While Jared appreciates the rigidity, precision, and percent of human error that can be reduced using checklists, his debate was centered on the potential risks a high degree of order can introduce when routinely using checklists for every process.

But what’s wrong with order and precision in the case of data center operations? 

Edge of Chaos

Order and precision isn’t the problem, in Jared’s perspective of course.  It's what's potentially lost in the landscape of having a team of people dependent on checklists: the ability to troubleshoot in the face of a challenge, or emergency, and their ability to think on their feet. Instead, he ideally wants a team of people that can handle any unexpected challenges in real-time because they have years of experience under their belts. The best way to mitigate risk in a critical environment is to control what you can, but have the experience and know-how to manage what you cannot. In other words, experienced data center operators are more equipped for the ‘edge of chaos’ versus people that don’t know what to do outside of mandated step-by-step checklists.

The Trouble with “Ideally Experienced”

Who could argue with this? He’s right, any of us would hire the more experienced candidate that doesn’t require step-by-step instruction for the majority of their daily duties. The problem is at least 50% of data center owner/operators are struggling to fill positions right now.1 In addition, every owner/operator I’ve spoken with in the last six months is currently adding to their portfolios and in dire need of scaling their operations teams. There simply isn’t enough “ideally experienced” to go around. 

Conquering the Labor Shortage 

Widening the hiring pool is our only option and the industry will be forced to create/train/mold teams into what they need using who’s available vs. hiring the optimally experienced. 

Jared recognizes his ideal scenario may not be obtainable in this current market, or scalable for that matter given the intense growth track of the industry today. Many ops managers are coming to grips with this growing pain and looking for solutions to bridge their gaps in order to scale their teams with as little human error along the way as possible. 

There’s no doubt checklists reduce error in the field while allowing management control over the processes. However, training and onboarding is now more essential to conquering the labor shortage than it was in the recent past. A strong combination of training and checklists will be necessary to reduce the chaos. Especially if we need to bring a less experienced labor pool as close as possible to managing the ‘edge of chaos’ as Jared and others would prefer. 

Start Now

In order to bring more talent and experience to the industry and more importantly, directly to your team, there’s 2 general ways to get there:

  1. Outside support such as educational paths and resources like the Data Center Operations program at NOVA Community College, books such as Carrie Goetz’s Jumpstart your Career in Data Centers, and quickly developing efforts such as the Nomad Futurist Academy. 

  2. More immediate internal efforts to create/improve your own training and onboarding programs to scale the less experienced hires as fast as possible. Building and improving your own training programs and integrating them into your overall operations management system is the path many organizations are taking to solve their staffing challenge now. 

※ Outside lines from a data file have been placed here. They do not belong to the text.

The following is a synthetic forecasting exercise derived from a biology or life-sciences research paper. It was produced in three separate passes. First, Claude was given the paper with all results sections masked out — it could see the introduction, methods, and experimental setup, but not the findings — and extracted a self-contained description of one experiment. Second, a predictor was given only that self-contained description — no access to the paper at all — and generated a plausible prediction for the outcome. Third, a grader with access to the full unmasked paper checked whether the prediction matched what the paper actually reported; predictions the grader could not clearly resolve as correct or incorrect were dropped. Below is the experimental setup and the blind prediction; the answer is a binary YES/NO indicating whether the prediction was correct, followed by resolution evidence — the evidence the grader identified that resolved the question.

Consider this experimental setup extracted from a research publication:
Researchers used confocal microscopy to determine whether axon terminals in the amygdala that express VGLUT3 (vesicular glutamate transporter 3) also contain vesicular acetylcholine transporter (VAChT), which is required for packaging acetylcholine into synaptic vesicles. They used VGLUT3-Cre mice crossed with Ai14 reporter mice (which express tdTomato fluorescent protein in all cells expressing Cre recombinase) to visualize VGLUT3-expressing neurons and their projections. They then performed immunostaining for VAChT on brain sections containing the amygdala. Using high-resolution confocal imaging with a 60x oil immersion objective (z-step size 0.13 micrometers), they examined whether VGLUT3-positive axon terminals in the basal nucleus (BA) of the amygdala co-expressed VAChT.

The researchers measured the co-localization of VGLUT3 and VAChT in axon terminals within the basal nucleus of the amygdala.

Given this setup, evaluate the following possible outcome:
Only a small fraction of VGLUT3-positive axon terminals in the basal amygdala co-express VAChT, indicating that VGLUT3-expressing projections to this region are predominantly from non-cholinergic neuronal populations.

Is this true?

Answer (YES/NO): NO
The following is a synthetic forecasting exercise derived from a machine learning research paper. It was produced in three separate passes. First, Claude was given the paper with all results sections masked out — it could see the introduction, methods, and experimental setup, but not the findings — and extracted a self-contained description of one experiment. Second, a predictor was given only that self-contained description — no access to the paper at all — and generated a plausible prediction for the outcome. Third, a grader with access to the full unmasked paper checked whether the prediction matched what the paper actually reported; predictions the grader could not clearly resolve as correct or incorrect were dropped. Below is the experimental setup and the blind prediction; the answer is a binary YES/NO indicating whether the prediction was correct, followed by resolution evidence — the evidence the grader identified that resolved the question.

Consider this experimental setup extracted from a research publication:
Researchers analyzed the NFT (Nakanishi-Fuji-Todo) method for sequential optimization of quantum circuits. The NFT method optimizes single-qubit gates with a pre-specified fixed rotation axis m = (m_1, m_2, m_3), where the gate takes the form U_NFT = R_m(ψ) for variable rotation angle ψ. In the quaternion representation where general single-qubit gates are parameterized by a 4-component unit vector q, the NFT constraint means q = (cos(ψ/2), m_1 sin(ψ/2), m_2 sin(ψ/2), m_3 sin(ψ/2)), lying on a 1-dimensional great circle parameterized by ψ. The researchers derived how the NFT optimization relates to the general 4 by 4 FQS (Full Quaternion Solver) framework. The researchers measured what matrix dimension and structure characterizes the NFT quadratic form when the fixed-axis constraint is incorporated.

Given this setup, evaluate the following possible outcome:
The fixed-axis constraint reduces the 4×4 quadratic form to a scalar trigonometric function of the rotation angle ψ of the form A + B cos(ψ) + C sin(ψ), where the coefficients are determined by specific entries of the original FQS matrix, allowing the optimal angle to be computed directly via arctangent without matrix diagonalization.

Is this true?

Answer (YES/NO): NO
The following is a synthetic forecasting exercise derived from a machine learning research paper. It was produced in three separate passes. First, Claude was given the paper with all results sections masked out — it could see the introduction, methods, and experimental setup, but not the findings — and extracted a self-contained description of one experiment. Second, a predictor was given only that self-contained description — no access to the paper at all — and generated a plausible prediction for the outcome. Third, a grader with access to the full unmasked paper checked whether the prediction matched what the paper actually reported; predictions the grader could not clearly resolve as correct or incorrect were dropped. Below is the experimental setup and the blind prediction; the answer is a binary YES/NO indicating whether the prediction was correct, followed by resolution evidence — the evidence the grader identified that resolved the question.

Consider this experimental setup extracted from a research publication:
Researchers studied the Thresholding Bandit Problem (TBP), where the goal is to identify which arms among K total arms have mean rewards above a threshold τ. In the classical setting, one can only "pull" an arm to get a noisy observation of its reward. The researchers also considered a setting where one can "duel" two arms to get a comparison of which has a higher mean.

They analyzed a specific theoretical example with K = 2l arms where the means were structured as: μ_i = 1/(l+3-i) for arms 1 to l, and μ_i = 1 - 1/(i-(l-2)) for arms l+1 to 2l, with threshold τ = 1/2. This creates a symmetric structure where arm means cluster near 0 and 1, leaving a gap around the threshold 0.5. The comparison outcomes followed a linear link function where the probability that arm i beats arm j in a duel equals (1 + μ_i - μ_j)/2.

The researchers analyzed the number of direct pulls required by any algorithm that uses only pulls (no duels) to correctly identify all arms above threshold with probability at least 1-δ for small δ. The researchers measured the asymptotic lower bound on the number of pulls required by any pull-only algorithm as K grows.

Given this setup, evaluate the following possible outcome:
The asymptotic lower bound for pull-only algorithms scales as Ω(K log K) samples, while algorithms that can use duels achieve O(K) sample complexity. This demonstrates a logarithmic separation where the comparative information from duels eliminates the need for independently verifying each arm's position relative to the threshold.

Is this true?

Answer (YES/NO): NO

Strong strategy efforts will need to be made to build effective training programs and to digitize your MOPs, SOPs, rounds, etc. into digital checklists, but it’s a small price to pay upfront in order to fortify your operations against the pitfalls of a shrinking skilled labor pool, and the growing pains of this resilient industry. Integrating your operational workflows using tools that enable and empower your workforce will begin to bridge the gap between the know-how of your experienced engineers and the green new hires that need to learn how to ride the edge of chaos. 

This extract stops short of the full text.